# [SET PROBLEM]
Copy out the records below without any changes, beginning with the line that contains "(153,282) (in m)?" and continuing through the end of the records.

# [SUPPLIED MATERIAL]

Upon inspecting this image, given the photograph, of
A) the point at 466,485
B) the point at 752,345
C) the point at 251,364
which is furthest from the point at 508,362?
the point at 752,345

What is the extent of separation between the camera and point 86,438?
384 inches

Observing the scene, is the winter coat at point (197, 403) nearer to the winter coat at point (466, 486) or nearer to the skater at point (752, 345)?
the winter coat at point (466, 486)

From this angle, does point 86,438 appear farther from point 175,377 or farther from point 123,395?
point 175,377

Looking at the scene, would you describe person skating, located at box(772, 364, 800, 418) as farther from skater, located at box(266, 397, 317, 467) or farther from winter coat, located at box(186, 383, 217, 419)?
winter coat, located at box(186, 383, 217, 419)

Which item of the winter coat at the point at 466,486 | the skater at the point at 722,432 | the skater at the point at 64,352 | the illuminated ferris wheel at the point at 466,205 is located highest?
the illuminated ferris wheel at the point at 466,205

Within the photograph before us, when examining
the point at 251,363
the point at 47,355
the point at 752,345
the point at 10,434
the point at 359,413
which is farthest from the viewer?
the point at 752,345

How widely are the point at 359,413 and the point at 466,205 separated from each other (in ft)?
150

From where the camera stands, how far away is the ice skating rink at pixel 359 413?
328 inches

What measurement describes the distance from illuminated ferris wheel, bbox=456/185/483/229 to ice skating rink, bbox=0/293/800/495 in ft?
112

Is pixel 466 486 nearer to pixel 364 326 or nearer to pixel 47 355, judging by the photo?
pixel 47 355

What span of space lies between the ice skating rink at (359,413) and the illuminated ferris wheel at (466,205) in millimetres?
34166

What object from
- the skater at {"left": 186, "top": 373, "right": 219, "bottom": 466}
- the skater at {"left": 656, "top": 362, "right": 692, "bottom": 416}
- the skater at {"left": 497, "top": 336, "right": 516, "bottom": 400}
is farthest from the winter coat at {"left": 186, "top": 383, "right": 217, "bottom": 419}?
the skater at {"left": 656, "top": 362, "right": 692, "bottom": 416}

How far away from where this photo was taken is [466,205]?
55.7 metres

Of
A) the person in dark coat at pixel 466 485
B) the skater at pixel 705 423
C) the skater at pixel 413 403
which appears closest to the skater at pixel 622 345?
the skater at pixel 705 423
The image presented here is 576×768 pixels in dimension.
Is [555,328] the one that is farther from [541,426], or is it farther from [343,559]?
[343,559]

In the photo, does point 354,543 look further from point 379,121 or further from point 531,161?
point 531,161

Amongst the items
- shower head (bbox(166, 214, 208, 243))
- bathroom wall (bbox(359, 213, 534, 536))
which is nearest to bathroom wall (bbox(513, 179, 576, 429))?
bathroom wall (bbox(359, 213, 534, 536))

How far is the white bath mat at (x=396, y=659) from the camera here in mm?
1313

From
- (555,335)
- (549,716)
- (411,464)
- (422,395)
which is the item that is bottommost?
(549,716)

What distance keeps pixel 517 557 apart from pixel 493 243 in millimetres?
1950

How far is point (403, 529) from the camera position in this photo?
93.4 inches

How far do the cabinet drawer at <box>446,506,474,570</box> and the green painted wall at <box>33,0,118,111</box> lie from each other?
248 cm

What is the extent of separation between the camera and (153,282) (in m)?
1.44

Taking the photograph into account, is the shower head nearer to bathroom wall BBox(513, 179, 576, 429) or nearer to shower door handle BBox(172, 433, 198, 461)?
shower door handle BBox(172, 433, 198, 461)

# [FINAL ANSWER]
What is the extent of separation between the camera and (153,282) (in m)?
1.44

Taking the photograph into account, is the shower head nearer to bathroom wall BBox(513, 179, 576, 429) or nearer to shower door handle BBox(172, 433, 198, 461)?
shower door handle BBox(172, 433, 198, 461)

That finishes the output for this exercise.